To find the number of divisors of a number, express it in prime factorization form and use the formula \( (e_1 + 1)(e_2 + 1) \dots (e_k + 1) \), where \( e_1, e_2, \dots, e_k \) are the exponents of the prime factors.

Answer 1

The Correct Option is C

We are given that \( P \) is the greatest divisor of the expression \( 49^n + 16n - 1 \) for all \( n \in \mathbb{N} \). Our task is to find the number of factors of \( P \).
Step 1: Generalizing the expression
We are tasked with finding the greatest divisor \( P \) of the expression for all \( n \in \mathbb{N} \).
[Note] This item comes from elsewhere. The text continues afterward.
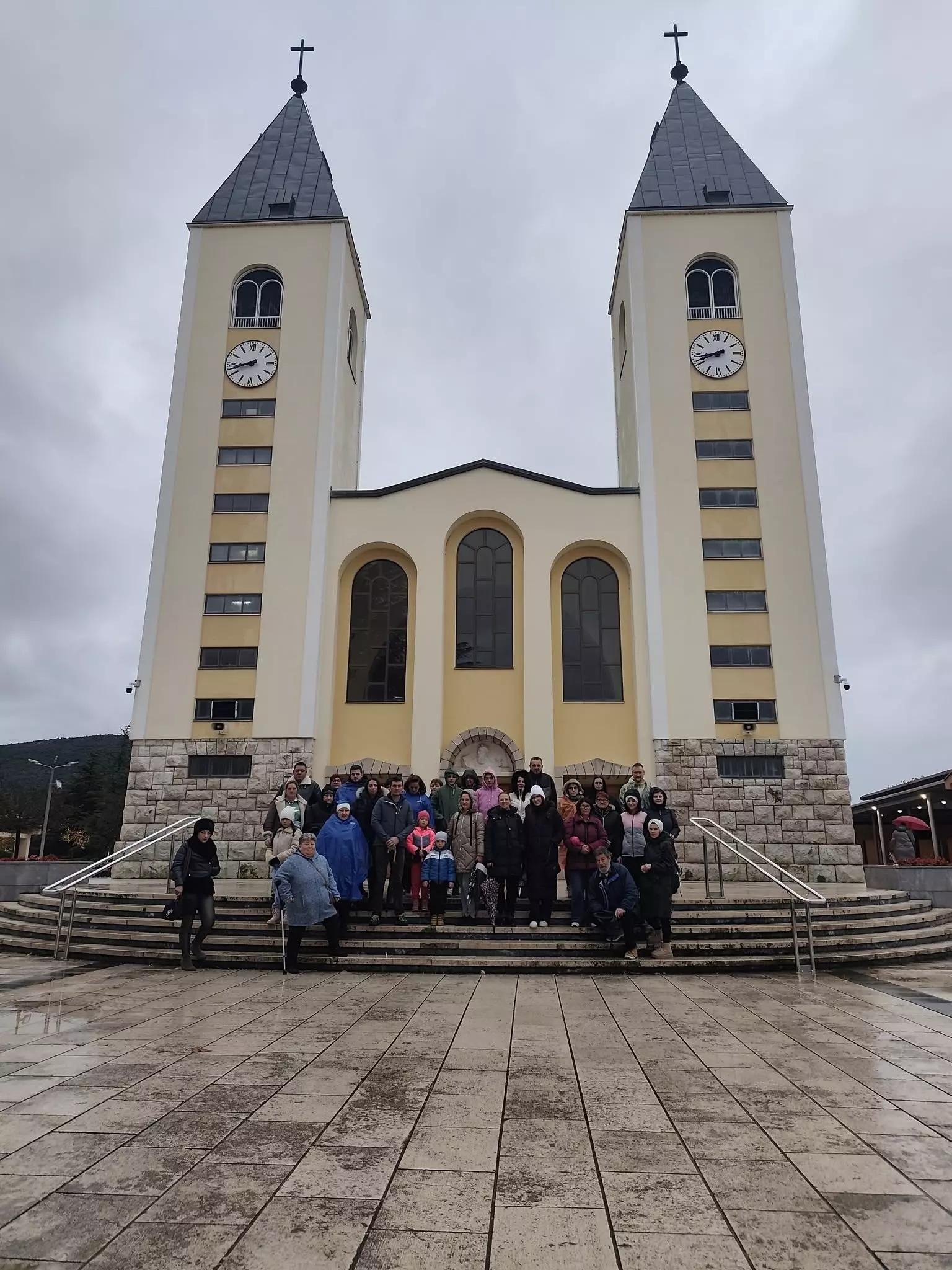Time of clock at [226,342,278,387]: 8:42
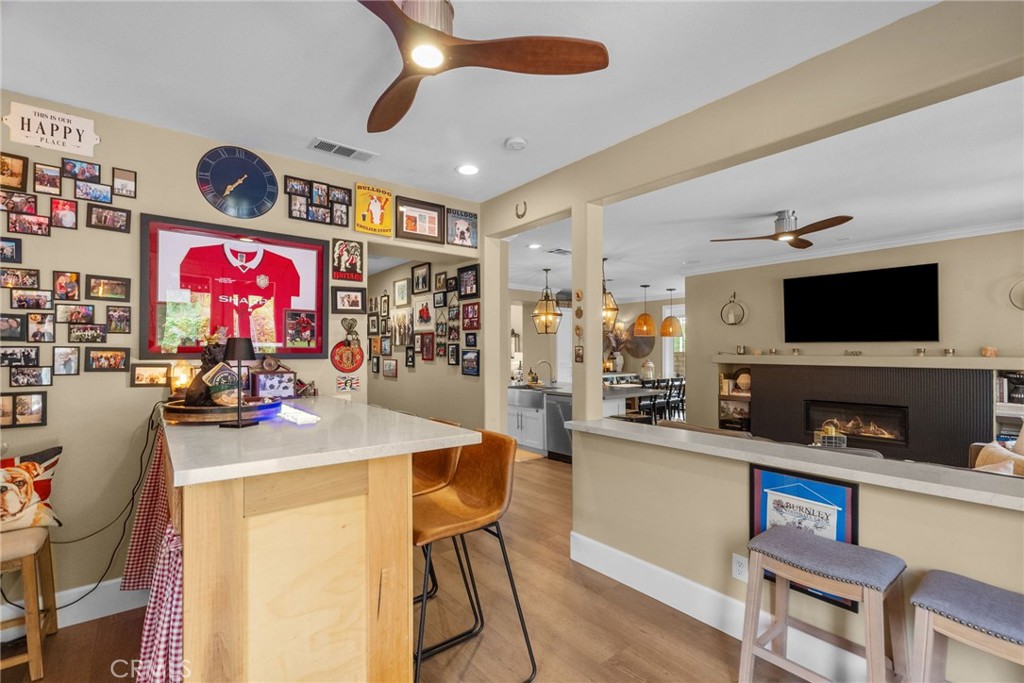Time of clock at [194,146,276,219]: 7:36
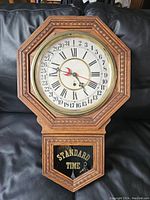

The key is to check the values of \( 49^n + 16n - 1 \) for small values of \( n \) and look for any common divisors.
Step 2: Testing for small values of \( n \) - For \( n = 1 \), we compute: \[ 49^1 + 16(1) - 1 = 49 + 16 - 1 = 64 \] - For \( n = 2 \), we compute: \[ 49^2 + 16(2) - 1 = 2401 + 32 - 1 = 2432 \] Next, we find the greatest common divisor (gcd) of 64 and 2432.
Step 3: Finding the gcd of 64 and 2432
- Using the Euclidean algorithm: \[ \gcd(64, 2432) = 64 \] Thus, \( P = 64 \).
Step 4: Finding the number of divisors of \( P \)
The prime factorization of 64 is: \[ 64 = 2^6 \] The number of divisors of \( 64 \) is given by the formula \( (e_1 + 1) \), where \( e_1 \) is the exponent of the prime factor: \[ \text{Number of divisors of } 64 = 6 + 1 = 7 \] Thus, the number of factors of \( P \) is 7.